10 Comments on “My Angry Ginger and the Interdimensional Wombats, Or, Pushed”

  1. Usually if I can’t work, it’s because I haven’t fed the muse in so long it’s slipped into a coma. Movies and books help, but I usually lack the motivation to watch those, too : P

  2. Hugs hon. So glad you have such a support system!

    When I get down, I give myself a time limit. Eat a few chocolate bars, then find the best short stories I can find. Once I am done – or the muse refreshed- I am eager to get started again.

  3. Hi Natalie! It’s good to see you! I’ll agree with you: music and books can be so inspiring, but where do we find the time?
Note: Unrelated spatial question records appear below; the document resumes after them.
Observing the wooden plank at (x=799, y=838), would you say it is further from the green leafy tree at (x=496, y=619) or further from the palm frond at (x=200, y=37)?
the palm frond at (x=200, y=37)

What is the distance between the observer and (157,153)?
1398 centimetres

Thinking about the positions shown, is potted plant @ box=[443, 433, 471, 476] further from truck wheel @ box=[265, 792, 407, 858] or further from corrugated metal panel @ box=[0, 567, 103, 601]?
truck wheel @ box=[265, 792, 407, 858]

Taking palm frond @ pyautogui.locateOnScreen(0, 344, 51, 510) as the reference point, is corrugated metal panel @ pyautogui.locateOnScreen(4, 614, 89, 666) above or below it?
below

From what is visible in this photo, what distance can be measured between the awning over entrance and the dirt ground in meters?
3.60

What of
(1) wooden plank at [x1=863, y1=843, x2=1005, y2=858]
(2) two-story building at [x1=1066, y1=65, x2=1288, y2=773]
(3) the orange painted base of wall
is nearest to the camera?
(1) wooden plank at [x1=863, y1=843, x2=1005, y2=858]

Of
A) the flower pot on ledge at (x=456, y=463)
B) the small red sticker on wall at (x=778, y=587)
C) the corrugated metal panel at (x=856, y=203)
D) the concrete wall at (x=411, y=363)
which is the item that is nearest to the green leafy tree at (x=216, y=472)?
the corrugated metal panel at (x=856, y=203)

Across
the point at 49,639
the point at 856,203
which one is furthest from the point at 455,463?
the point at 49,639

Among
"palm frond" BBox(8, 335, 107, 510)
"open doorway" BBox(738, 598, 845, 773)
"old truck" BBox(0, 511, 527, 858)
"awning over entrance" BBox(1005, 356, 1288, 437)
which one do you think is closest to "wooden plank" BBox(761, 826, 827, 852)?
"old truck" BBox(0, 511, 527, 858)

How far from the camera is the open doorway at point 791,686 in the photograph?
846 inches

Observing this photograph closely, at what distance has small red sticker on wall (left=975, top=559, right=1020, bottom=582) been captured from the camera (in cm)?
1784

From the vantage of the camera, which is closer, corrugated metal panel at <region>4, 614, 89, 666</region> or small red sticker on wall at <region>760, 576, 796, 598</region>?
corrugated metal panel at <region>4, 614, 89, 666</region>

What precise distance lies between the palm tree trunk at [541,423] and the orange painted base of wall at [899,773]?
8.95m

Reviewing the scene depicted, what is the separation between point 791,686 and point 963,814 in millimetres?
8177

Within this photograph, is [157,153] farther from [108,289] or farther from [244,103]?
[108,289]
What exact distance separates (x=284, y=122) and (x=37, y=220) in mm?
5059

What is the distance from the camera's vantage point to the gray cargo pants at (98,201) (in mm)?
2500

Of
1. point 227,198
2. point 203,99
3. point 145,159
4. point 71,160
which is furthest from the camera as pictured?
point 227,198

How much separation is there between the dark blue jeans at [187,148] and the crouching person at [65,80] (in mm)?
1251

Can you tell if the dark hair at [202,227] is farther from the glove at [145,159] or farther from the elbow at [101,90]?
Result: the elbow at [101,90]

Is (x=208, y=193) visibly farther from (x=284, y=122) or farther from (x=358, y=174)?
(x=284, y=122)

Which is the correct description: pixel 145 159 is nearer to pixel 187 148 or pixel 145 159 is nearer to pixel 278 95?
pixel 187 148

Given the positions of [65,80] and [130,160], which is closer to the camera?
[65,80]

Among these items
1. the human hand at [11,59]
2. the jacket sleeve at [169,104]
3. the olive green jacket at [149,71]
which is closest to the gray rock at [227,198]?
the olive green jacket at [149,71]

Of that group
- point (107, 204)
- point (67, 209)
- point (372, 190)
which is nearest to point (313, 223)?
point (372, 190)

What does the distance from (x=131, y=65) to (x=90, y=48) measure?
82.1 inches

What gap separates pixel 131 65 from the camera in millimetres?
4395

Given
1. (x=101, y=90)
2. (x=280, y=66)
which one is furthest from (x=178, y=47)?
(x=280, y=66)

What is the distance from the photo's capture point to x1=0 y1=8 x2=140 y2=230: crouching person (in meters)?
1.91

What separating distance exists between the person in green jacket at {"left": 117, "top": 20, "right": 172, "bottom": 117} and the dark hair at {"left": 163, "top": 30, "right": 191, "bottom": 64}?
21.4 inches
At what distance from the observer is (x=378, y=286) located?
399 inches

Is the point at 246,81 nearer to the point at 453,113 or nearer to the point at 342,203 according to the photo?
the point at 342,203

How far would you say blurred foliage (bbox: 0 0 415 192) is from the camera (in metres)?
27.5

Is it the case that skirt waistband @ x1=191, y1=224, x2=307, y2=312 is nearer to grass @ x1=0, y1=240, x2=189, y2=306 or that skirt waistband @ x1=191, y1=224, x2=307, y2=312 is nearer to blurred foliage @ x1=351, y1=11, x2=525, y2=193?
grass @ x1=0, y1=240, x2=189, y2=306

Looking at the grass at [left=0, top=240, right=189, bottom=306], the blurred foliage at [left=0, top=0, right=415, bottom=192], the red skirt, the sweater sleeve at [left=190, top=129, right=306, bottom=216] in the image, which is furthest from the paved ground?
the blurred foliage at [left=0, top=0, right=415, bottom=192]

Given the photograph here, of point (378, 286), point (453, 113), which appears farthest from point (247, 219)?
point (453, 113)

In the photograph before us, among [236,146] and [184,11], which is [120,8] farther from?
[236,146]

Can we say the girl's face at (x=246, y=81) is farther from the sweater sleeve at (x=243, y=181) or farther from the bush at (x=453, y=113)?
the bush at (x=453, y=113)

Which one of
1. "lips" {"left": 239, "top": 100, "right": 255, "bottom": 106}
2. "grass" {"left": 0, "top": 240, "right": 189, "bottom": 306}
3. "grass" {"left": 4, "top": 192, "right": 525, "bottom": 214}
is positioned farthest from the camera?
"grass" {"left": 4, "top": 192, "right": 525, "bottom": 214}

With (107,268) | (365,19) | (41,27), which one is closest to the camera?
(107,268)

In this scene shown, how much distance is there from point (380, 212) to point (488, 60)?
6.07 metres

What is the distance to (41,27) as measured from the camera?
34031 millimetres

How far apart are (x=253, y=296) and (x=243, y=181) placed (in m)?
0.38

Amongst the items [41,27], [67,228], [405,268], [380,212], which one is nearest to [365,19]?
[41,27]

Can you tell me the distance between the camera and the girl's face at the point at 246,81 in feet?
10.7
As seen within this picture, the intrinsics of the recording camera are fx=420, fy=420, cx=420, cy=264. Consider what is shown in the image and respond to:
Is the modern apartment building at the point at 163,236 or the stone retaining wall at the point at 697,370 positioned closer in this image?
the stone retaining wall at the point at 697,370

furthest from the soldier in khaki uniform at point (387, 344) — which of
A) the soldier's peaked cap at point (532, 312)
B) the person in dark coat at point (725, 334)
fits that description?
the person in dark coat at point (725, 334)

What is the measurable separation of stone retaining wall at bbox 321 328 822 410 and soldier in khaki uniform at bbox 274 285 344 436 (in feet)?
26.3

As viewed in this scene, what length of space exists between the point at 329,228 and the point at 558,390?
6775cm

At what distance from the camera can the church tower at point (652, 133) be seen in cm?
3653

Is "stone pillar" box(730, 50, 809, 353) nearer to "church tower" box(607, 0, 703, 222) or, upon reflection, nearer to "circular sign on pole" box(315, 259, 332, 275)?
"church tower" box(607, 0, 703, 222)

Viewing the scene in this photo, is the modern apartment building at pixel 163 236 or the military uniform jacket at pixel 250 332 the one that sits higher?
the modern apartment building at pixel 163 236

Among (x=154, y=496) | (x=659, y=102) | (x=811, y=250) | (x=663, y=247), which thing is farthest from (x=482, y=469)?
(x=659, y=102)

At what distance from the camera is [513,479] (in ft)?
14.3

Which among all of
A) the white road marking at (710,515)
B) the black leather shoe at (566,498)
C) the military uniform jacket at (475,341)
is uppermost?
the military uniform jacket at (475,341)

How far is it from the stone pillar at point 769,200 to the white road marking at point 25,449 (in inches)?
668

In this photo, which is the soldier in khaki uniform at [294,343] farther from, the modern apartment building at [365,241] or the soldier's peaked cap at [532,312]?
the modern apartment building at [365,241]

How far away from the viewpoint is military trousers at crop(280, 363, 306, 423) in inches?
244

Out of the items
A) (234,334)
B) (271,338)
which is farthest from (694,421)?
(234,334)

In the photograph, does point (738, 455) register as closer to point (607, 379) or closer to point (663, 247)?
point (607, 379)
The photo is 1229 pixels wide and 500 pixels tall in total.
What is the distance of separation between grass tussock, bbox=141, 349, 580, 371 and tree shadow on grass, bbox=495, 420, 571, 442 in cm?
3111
    Shadow, chocolate and short stories sound wonderful. Tell me more about your time limit. Do you give yourself so long to take a break, or so long that you’re required to work? They both sound helpful. Also, I was checking out an online course on seed beading and I thought of you! 😀

  4. Mercedes, you are a better woman than I am. I don’t know how I’d work with everything you have going on. That being said, when I am distracted from my work by pain, conflict or lethargy I just sit down and get SOMETHING done…anything so that I can say I keep the “juices flowing.” That helps me to get back to what I NEED to get done. It is all one step at a time, just don’t put too much on yourself at one time. Everything happens in its own time at its own pace.

    Much love to you,

    Ardee-ann

  5. Mad love, Mercedes. I don’t really know I’d work at all in that situation, no matter how I might like to tell myself I’d at least give it a try. <3

  6. since studying was such a pain for me, I found writing the amount of time I actually study as very helpful. Whenever I do ANYTHING I absolutely don’t want to, I usually time it. That way I can track my progress or lack of progress. 20 minutes of cleaning, or paperwriting, or beating by head against something I don’t understand is huge! but If I’ve moped (Mopped?- I like mopped ^_^) excuse me, if I’ve moped around for an hour trying to work and see that I’ve only done like 2 minutes, then that gives me motivation to make something, some small baby step in the right direction.
    and It’s all about taking that first step. Once you’re there, the second is always a little easier.

  7. I don’t know how you’re doing much of anything these days, to be honest. Good for you for pushing onward and not letting yourself be weighed down. Although you know, if you ever need someone to email who will be a sympathetic ear, you’re welcome to write to me. Not that I’ve been there, but I can always listen, no matter how down you are!

  8. I’m so sorry!! When I go through difficult times I remember a brilliant piece of advice my cousin gave me after my grandmother died. I was worried that I wasn’t grieving like everyone else and she told me to let my mind and body do what they needed to do. She was right. In writing we will go through ups and downs. I always try to keep going but sometimes I just have to recognize that my output will be less during a difficult period and as long as I’m moving forward that’s okay.